Tutto ruota sullo status delle persone a bordo delle navi Ong. Sono naufraghi, come sostengono le organizzazioni umanitarie, e dunque vanno immediatamente portati a terra a prescindere di chi siano e da dove vengono, o sono soltanto migranti “irregolari”, come sostiene il governo, e dunque prima di entrare in Europa vanno identificati e devono avanzare richiesta di asilo?
E’ attorno a questa contrapposta interpretazione che la contesa portrebbe alla fine approdare davanti ai giudici amministrativi ( come già successo in passato) se le Ong dovessero decidere di impugnare il decreto di accesso temporaneo alle acque nazionali.
La legge del mare
La convenzione delle Nazioni unite sul diritto del mare o Unclos, firmata anche dall’Italia, prevede che chiunque sia in pericolo in mare va salvato e che il soccorso si può considerare concluso solo con lo sbarco nel porto sicuro di più vicino. Un dovere per tutti senza distinzioni. L’articolo 19 del testo unico dell’immigrazione stabilisce poi che i minori presenti in frontiera non possono in alcun modo essere respinti.
Il regolamento di Dublino
E’ quello che al momento regola le richieste di asilo in Europa e prevede che il Paese di primo approdo è quello in cui chi arriva deve avanzare richiesta di asilo. A quello Stato tocca farsi carico della gestione dell’accoglienza, della valutazione della richiesta di asilo e dell’eventuale rimpatrio. Un regolamento che, naturalmente, penalizza l’Italia in quanto Paese costiero.
Identificazione e richiesta di asilo a bordo
Innanzitutto: è possibile o no che i comandanti delle navi umanitarie identifichino le persone soccorse e propongano loro di presentare nelle loro mani richiesta d’asilo? E’ questa la strada intrapresa dal Viminale per cercare di incardinare sullo Stato di bandiera delle navi la responsabilità della gestione dei migranti che, una volta a bordo, sono di fatto su territorio di quello Stato. Ribadisce Piantedosi: “Attraverso i canali diplomatici abbiamo proposto ai Comandanti delle singole navi di procedere loro all’identificazione delle persone a bordo con una descrizione delle vulnerabilità che in qualche modo dobbiamo trattare a prescindere da quelle che crediamo essere le regole di gestione del fenomeno. Gestirlo con delle navi che battono bandiera di Stati diversi dal nostro, che hanno raccolto queste persone con modalità che secondo noi non sono ortodosse senza rapportarsi con le autorità di soccorso. E che hanno raccolto queste persone in acque internazionali praticando la competenza e la giurisdizione dei Paesi di bandiera”.

= Dati da elaborare =
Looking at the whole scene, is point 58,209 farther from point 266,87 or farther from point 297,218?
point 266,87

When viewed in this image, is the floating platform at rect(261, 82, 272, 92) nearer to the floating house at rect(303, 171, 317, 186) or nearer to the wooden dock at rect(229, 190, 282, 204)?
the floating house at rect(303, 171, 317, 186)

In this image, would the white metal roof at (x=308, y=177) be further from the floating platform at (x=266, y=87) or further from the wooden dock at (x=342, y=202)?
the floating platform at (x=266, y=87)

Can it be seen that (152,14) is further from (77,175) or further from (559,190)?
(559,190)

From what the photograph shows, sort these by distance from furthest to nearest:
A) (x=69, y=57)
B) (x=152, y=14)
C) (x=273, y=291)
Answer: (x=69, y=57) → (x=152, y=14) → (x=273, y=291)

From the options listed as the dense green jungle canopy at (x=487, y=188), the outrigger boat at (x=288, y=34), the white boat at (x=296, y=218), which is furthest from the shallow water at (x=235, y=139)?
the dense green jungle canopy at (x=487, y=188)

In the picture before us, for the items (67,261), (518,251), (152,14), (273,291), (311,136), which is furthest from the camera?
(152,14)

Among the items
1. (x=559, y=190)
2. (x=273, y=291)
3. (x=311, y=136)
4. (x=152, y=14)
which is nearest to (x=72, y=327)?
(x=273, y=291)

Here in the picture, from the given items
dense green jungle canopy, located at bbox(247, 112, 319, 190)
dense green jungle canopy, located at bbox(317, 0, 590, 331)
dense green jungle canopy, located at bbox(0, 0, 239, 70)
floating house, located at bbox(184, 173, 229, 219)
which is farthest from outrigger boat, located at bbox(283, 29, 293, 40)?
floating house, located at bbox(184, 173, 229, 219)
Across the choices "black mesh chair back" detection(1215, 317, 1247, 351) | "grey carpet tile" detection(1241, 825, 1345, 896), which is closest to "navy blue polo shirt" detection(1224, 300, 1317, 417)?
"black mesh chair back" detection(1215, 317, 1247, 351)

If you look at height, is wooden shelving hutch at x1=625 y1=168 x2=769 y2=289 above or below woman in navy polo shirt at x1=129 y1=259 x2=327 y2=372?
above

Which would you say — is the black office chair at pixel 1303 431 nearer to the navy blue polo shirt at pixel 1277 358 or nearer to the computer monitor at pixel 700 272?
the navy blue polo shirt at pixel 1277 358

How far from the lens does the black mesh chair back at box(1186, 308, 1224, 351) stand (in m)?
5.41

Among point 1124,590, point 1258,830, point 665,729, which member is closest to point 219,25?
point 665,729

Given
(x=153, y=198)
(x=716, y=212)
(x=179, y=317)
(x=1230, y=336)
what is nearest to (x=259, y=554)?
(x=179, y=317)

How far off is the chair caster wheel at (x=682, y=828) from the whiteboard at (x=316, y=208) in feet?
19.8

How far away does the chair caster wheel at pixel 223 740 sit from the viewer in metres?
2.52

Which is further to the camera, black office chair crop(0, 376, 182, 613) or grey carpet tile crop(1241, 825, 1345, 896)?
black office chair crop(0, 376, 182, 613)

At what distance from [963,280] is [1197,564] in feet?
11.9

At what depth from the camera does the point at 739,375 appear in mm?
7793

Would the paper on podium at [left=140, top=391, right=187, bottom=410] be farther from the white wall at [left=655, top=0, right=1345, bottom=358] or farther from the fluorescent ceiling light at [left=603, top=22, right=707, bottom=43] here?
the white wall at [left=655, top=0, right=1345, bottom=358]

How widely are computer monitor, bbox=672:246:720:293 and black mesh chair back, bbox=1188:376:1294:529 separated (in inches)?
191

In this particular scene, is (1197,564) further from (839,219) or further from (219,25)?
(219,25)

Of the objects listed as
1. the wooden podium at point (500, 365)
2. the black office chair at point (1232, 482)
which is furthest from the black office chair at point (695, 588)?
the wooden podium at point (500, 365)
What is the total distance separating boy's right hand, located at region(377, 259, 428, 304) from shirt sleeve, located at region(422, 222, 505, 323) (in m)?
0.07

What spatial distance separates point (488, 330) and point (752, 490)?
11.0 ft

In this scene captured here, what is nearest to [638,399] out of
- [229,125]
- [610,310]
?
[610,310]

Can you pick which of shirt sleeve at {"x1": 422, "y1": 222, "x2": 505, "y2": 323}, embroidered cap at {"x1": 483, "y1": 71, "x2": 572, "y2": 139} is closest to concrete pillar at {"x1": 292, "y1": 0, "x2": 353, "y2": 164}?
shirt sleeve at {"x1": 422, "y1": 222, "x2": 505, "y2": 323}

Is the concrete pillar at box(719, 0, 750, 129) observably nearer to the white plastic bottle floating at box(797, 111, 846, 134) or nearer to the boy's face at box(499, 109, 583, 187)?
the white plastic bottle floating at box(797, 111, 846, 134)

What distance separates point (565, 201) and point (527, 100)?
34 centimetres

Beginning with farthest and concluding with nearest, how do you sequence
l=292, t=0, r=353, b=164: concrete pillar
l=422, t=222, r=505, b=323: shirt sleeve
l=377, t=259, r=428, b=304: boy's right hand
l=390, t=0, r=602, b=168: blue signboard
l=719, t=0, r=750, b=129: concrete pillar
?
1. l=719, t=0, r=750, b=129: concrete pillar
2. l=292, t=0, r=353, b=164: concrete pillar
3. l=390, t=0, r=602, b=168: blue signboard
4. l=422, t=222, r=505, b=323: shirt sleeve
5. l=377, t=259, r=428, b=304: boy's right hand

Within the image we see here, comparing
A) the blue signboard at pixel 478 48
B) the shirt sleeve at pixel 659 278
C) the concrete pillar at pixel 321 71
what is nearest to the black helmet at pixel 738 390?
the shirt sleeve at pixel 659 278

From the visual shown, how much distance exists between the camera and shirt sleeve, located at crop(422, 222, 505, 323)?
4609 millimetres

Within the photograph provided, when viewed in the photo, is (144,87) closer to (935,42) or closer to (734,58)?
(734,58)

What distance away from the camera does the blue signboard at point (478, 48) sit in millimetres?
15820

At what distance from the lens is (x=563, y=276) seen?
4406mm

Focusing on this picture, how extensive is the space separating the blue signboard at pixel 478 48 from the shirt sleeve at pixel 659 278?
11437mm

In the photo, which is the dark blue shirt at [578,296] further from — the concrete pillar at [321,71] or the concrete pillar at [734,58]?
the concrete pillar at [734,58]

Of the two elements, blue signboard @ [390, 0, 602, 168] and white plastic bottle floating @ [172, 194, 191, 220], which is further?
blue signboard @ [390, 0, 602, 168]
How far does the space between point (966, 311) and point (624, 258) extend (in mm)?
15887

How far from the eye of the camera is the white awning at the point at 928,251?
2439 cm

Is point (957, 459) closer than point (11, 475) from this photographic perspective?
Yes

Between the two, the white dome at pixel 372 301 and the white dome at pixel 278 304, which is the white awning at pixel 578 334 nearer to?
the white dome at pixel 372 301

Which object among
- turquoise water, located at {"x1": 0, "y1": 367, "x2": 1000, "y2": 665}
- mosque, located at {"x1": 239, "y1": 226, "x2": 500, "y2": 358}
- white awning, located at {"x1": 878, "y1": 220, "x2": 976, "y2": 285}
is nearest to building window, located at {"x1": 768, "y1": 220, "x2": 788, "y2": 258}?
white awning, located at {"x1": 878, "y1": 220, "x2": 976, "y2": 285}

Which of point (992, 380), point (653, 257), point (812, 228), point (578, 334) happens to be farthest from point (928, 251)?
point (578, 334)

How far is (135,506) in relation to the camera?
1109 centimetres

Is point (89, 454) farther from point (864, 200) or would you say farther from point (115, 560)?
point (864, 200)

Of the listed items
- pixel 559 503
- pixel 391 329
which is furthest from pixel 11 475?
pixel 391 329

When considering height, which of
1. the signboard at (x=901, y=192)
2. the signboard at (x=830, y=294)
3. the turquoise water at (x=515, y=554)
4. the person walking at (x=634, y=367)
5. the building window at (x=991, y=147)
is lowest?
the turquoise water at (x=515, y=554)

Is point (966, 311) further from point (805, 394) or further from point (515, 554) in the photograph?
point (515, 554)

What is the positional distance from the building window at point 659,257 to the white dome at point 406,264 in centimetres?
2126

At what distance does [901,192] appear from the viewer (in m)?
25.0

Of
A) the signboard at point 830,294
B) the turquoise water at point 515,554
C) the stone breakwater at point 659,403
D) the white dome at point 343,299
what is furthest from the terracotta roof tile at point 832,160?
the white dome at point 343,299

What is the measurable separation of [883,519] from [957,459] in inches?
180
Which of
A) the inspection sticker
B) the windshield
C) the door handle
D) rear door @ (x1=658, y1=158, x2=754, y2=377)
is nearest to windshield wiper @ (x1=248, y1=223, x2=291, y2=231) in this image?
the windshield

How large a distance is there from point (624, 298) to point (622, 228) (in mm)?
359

= Compiti da svolgere =
a - Nel testo sulle navi Ong, quale articolo del testo unico dell'immigrazione stabilisce che i minori presenti in frontiera non possono essere respinti?
b - Mostra tutte le righe dei record che contengono la parola "above".

= Risposte ai compiti =
a - L'articolo 19.

b -
If you look at height, is wooden shelving hutch at x1=625 y1=168 x2=769 y2=289 above or below woman in navy polo shirt at x1=129 y1=259 x2=327 y2=372?
above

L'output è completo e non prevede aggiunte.